[Direction]
Please print every item below verbatim, but leave out the pictures.

[Supplied data]

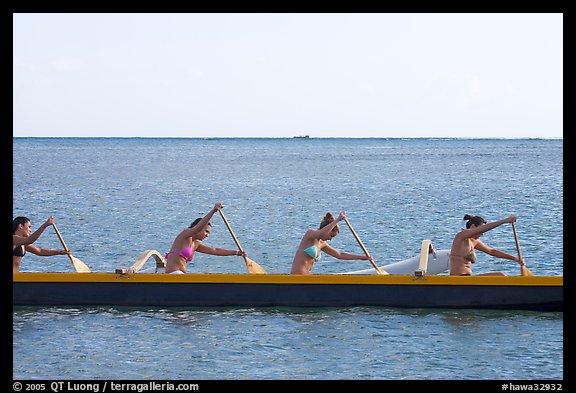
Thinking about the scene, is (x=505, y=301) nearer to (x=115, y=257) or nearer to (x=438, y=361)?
(x=438, y=361)

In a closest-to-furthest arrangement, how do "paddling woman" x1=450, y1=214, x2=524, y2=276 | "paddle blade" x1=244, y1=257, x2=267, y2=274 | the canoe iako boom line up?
1. the canoe iako boom
2. "paddling woman" x1=450, y1=214, x2=524, y2=276
3. "paddle blade" x1=244, y1=257, x2=267, y2=274

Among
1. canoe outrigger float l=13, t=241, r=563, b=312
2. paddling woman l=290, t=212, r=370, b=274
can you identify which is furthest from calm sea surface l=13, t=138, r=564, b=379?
paddling woman l=290, t=212, r=370, b=274

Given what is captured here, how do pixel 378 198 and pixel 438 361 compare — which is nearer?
pixel 438 361

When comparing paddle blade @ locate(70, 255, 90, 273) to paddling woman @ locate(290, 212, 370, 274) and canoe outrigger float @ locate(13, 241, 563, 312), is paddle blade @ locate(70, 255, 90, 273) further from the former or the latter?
paddling woman @ locate(290, 212, 370, 274)

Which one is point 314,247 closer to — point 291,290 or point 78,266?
point 291,290

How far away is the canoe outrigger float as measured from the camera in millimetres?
14719

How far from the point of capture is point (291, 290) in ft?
49.1

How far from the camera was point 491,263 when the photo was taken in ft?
72.9

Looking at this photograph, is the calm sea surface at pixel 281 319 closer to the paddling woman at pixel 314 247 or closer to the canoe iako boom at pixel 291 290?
the canoe iako boom at pixel 291 290

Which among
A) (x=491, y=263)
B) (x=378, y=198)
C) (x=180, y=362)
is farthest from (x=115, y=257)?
(x=378, y=198)

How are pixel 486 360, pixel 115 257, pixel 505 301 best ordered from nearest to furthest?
pixel 486 360 < pixel 505 301 < pixel 115 257

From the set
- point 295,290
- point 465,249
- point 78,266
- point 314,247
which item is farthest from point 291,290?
point 78,266

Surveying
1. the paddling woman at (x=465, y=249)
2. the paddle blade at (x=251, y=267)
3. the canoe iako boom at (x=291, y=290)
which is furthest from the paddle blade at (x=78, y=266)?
the paddling woman at (x=465, y=249)
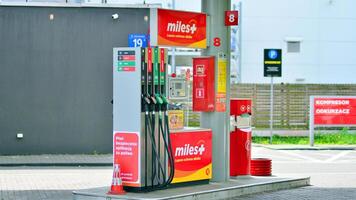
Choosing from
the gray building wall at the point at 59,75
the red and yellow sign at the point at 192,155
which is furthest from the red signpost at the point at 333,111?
the red and yellow sign at the point at 192,155

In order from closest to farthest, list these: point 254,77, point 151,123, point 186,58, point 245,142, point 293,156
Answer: point 151,123
point 245,142
point 293,156
point 254,77
point 186,58

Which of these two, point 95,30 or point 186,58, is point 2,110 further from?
point 186,58

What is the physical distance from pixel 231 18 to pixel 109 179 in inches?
179

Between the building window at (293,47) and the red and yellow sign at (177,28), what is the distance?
28.0 meters

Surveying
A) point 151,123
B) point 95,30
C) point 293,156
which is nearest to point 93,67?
point 95,30

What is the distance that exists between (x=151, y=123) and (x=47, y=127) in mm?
9707

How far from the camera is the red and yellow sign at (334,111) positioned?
27.8 meters

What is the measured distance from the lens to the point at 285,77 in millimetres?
42219

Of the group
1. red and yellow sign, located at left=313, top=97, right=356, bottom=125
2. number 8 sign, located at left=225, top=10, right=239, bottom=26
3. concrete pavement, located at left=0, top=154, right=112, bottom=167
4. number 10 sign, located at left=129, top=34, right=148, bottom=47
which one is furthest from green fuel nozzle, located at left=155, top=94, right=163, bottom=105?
red and yellow sign, located at left=313, top=97, right=356, bottom=125

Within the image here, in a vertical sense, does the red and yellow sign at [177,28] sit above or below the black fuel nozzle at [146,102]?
above

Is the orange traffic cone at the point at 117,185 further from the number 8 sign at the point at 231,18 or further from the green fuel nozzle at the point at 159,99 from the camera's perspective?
the number 8 sign at the point at 231,18

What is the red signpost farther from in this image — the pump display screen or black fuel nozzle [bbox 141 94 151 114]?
the pump display screen

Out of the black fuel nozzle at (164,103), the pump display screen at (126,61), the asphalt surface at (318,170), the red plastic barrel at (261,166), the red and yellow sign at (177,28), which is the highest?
the red and yellow sign at (177,28)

[Task result]
Thinking about the scene, is (x=505, y=301) nearer to (x=115, y=257) or nearer to (x=438, y=361)?
(x=438, y=361)

In a closest-to-furthest arrangement, how do "paddling woman" x1=450, y1=214, x2=524, y2=276 | "paddle blade" x1=244, y1=257, x2=267, y2=274 | the canoe iako boom line up?
1. the canoe iako boom
2. "paddling woman" x1=450, y1=214, x2=524, y2=276
3. "paddle blade" x1=244, y1=257, x2=267, y2=274

Among
1. canoe outrigger float l=13, t=241, r=563, b=312
2. paddling woman l=290, t=212, r=370, b=274
can you identify which is furthest from calm sea surface l=13, t=138, r=564, b=379?
paddling woman l=290, t=212, r=370, b=274

Given what is captured here, how do pixel 378 198 and pixel 438 361 compare — which is nearer?
pixel 438 361

When comparing paddle blade @ locate(70, 255, 90, 273) to paddling woman @ locate(290, 212, 370, 274) and canoe outrigger float @ locate(13, 241, 563, 312), is paddle blade @ locate(70, 255, 90, 273) further from the former or the latter?
paddling woman @ locate(290, 212, 370, 274)

Which one is point 314,247 closer to — point 291,290 or point 78,266?
point 291,290

How far away is the canoe outrigger float as measured from the camera in millimetres?
14719

How far from the point of capture is point (291, 290) in ft?
49.1

How far from the camera was point 491,263 when the photo was taken in ft?
72.9

Looking at this photograph, is the calm sea surface at pixel 281 319 closer to the paddling woman at pixel 314 247 or closer to the canoe iako boom at pixel 291 290?
the canoe iako boom at pixel 291 290

Which among
A) (x=491, y=263)
B) (x=378, y=198)
C) (x=180, y=362)
is farthest from (x=115, y=257)?
(x=378, y=198)

How are pixel 486 360, pixel 115 257, pixel 505 301 best ordered from nearest to furthest?
pixel 486 360 < pixel 505 301 < pixel 115 257

From the set
- point 295,290
- point 465,249
- point 78,266
- point 314,247
which item is farthest from point 291,290?
point 78,266

Surveying
1. the paddling woman at (x=465, y=249)
2. the paddle blade at (x=251, y=267)
3. the canoe iako boom at (x=291, y=290)
which is furthest from the paddle blade at (x=78, y=266)?
the paddling woman at (x=465, y=249)
Choosing from
the gray building wall at the point at 59,75
the red and yellow sign at the point at 192,155
which is furthest from the red signpost at the point at 333,111?
the red and yellow sign at the point at 192,155

In order from closest to farthest, list these: point 254,77, point 151,123, point 186,58, point 245,142, point 293,156
Answer: point 151,123
point 245,142
point 293,156
point 254,77
point 186,58

Which of these two, point 95,30 or point 186,58, is point 2,110 further from?
point 186,58

What is the physical distance from pixel 231 18 to pixel 109 179 in inches?
179

Between the building window at (293,47) and the red and yellow sign at (177,28), what is the distance?
28.0 meters

Surveying
A) point 151,123
B) point 95,30
C) point 293,156
which is nearest to point 93,67?
point 95,30

What is the distance that exists between (x=151, y=123) and (x=47, y=127) in mm?
9707

How far from the camera is the red and yellow sign at (334,111) positioned?
27.8 meters

What is the measured distance from the lens to the point at 285,77 in millimetres?
42219

Of the group
1. red and yellow sign, located at left=313, top=97, right=356, bottom=125
2. number 8 sign, located at left=225, top=10, right=239, bottom=26
3. concrete pavement, located at left=0, top=154, right=112, bottom=167
4. number 10 sign, located at left=129, top=34, right=148, bottom=47
which one is furthest from green fuel nozzle, located at left=155, top=94, right=163, bottom=105?
red and yellow sign, located at left=313, top=97, right=356, bottom=125

Within the image here, in a vertical sense, does the red and yellow sign at [177,28] sit above or below the black fuel nozzle at [146,102]?
above

Is the orange traffic cone at the point at 117,185 further from the number 8 sign at the point at 231,18 or further from the green fuel nozzle at the point at 159,99 from the camera's perspective?
the number 8 sign at the point at 231,18

What is the red signpost farther from in this image — the pump display screen or black fuel nozzle [bbox 141 94 151 114]?
the pump display screen

Out of the black fuel nozzle at (164,103), the pump display screen at (126,61), the asphalt surface at (318,170), the red plastic barrel at (261,166), the red and yellow sign at (177,28), which is the highest?
the red and yellow sign at (177,28)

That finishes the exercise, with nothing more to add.